------ PASSAGE PROVIDED ------

Golf travel buffs are going to love "Planet Golf: The Definitive Reference to Great Golf Courses Outside the United States of America." This glossy, giant-sized coffee table book features dazzling photos and information from more than 130 of the finest courses around the world.

About half of the globe's golf courses are outside the United States, and "Planet Golf" has grouped the best of them together to offer a "Who's Who" of world class golf courses.

Every region of the world is highlighted here, except the U.S. - that's slated for the follow-up book which author Darius Oliver is currently in the U.S. compiling.

The book is going to liven up any living room with two or more golfers in it. Golf travelers are going to reminisce when coming across the pages of courses they've experienced, and salivate at the ones they've yet to see.

The book fittingly starts with a collection of courses in Scotland, beginning at the Old Course in St. Andrews, then moves on to the rest of the British Isles, before scattering across the world from Japan to Mexico.

The foreword is from Greg Norman, who has toured not only the globe as a player, but as a designer as well. His new design in Ireland, Doonbeg, is a worthy stage for the book's cover shot.

------ ENTRIES SHOWN ------

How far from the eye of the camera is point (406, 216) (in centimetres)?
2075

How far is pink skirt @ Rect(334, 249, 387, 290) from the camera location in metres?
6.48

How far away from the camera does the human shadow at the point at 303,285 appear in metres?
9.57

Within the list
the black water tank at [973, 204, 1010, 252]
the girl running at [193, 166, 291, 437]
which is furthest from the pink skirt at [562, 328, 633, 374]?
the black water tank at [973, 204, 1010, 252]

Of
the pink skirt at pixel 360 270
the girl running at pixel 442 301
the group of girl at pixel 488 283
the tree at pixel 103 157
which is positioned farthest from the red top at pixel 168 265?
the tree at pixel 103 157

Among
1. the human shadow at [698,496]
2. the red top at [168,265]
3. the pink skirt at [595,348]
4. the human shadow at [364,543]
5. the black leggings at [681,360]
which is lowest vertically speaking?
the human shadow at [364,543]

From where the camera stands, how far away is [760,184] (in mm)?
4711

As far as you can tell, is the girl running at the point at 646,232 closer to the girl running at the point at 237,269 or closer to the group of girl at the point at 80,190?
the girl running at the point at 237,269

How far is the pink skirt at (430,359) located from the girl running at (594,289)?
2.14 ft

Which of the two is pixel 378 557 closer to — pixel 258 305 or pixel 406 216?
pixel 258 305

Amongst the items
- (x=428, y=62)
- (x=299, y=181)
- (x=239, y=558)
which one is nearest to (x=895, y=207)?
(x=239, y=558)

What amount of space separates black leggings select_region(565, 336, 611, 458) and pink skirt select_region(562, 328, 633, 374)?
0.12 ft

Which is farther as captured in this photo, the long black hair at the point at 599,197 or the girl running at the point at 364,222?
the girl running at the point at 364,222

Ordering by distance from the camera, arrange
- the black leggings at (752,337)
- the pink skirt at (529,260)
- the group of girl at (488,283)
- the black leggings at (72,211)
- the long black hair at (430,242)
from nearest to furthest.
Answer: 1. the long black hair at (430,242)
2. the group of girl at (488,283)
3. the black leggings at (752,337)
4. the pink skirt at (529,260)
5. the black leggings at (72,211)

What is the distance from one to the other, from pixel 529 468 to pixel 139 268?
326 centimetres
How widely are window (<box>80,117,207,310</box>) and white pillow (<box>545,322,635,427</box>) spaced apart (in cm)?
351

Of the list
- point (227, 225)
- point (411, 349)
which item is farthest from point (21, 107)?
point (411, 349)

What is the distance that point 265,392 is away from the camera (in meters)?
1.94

------

§ TASKS FOR THIS EXERCISE:
[A] Starting at the line of the listing that contains "Of the list" and ending at the last line of the listing, render those lines as a Markdown table with the columns Row and Line, numbering each row and leaving out blank lines.
[B] Write the next part of the golf book review, picking up after its final sentence.

§ EXERCISE RESULTS:
[A]
| Row | Line |
|---|---|
| 1 | Of the list |
| 2 | - point (227, 225) |
| 3 | - point (411, 349) |
| 4 | which item is farthest from point (21, 107)? |
| 5 | point (411, 349) |
| 6 | What is the distance that point 265,392 is away from the camera (in meters)? |
| 7 | 1.94 |

[B]
"As a disciple of the design ideologies of golf's earliest course architects," wrote Norman in the foreword. "I am continually inspired in my own design work by the wonderful old Mackenzie courses in my homeland, Australia, and the ancient links of Britain and Ireland."

Oliver's course write-ups are more design-oriented than story-telling based, quoting architects like Pete Dye, Alister Mackenzie and Tom Doak. This isn't the kind of book where you'll hear old caddie legends or stories from British Opens or the follies of the greats. This is centered around the courses themselves.

"Courses we're familiar with like Carnoustie, St. Andrews, Royal Melbourne," Oliver said on the TravelGolf.com This Week podcast. "They're great courses not because they're played by Tiger Woods or Jack Nicklaus. They're great because they have great holes, great design in a great location."

The text is informative, not overly gushing about any of the clubs like some other glossy hardcover golf books that can be borderline poetry. Oliver isn't hesitant to point out a few shortcomings. Even the world's best golf courses aren't perfect. I was pleased to see he not only mentioned the prime, coastal holes of Praia D'El Rey in Portugal, but also its collection of holes that are impeded with housing and construction. Oliver acknowledges the less-than-stellar finish of Royal Portrush and Royal Porthcawl in Wales' need to beef up its par-5s.

It's the photography by David Scaletti that really brings "Planet Golf" to life.

For someone who's traveled a lot, it lets you turn the page only to discover a photo of a hole you played, and memories instantly come pouring back into your mind as to how you played it. Looking at the view from the top of the ninth fairway at Royal County Down made me wonder what I need to do to get back and play that hole as soon as I can. Looking at Pennard Golf Club's seventh hole, I was reminded of its stunning cliff-top views and shaggy grasses.

Then there are the many more pictures you've never played before, maybe Cabo San Lucas in Mexico, or Nirwana Bali Golf Club in Indonesia and its ominous par-3 7th hole along the crashing beaches.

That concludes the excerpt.